Aujourd’hui âgée de 84 ans et Présidente de la Commission des Droits Humains du Sénat de la République, Rosario Ibarra n’a jamais cessé son combat. Le 18 avril 1975, son fils, Jésus Piedra Ibarra, membre d’une organisation armée, la Ligue Communiste 23 Septembre, est détenu par des éléments de la DFS, une force anticonstitutionnelle créée dans le but de réprimer les organisations de gauche. Il ne réapparaîtra jamais, tout comme des milliers d’autres, étudiants ou ouvriers, qui, après le massacre des étudiants ordonné par le Président Gustavo Díaz Ordaz, le 2 octobre 1968, virent se fermer la possibilité d’une transformation de la société par la voie démocratique.
Eureka
En 1977, elle crée, avec d’autres mères de disparus, le comité Eureka qui est, encore aujourd’hui, le cadre dans lequel s’organisent les familles de disparus. En 1978, les mères de disparus mènent une grève de la faim historique, sur le parvis de la cathédrale, en plein cœur de Mexico. Le courage nécessaire à la réalisation d’une telle action sera payant, le Président José López Portillo faisant voter une loi d’amnistie pour les prisonniers politiques. Dans la foulée de cette première victoire est créé le Front National Contre la Répression, qui obtiendra, l’année suivante, que le Gouvernement commence à libérer les premiers détenus-disparus. Ces derniers apporteront des témoignages précieux sur les prisons clandestines, tel le sinistre Camp Militaire numéro 1, ainsi que sur les autres militants qui y étaient détenus.

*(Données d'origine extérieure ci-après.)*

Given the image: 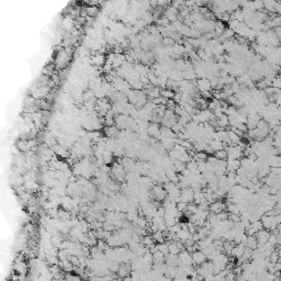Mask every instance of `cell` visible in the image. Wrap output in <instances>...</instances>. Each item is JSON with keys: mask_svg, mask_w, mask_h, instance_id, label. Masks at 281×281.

Aujourd’hui, le comité Eureka poursuit sa lutte pour faire toute la lumière sur la période de la guerre sale et pour mettre un terme à l’impunité dont jouissent les responsables politiques et militaires de l’époque. Rosario Ibarra vient de demander formellement la comparution devant la justice de Luís Echeverría, ministre de l’intérieur en 1968, pour la disparition de son fils. Comme elle le souligne, les disparitions forcées, dans lesquelles les forces armées sont impliquées, ont été en augmentation constante durant les gouvernements de Vicente Fox et de Felípe Calderón. Ce ne sont plus uniquement des militants sociaux et politiques qui disparaissent ou sont assassinés, mais des migrants et des jeunes, que des hommes armés forcent à descendre des autobus dans lesquels ils voyagent, et que l’on retrouve dans des fosses communes. Les autorités tentent systématiquement de faire passer les victimes pour des membres du crime organisé. Les dénonciations par les familles sont rendues difficiles et nombre d’entre elles préfèrent garder le silence, car elles savent que bien souvent les autorités sont complices de ces atrocités ou qu’elles protègent leurs auteurs.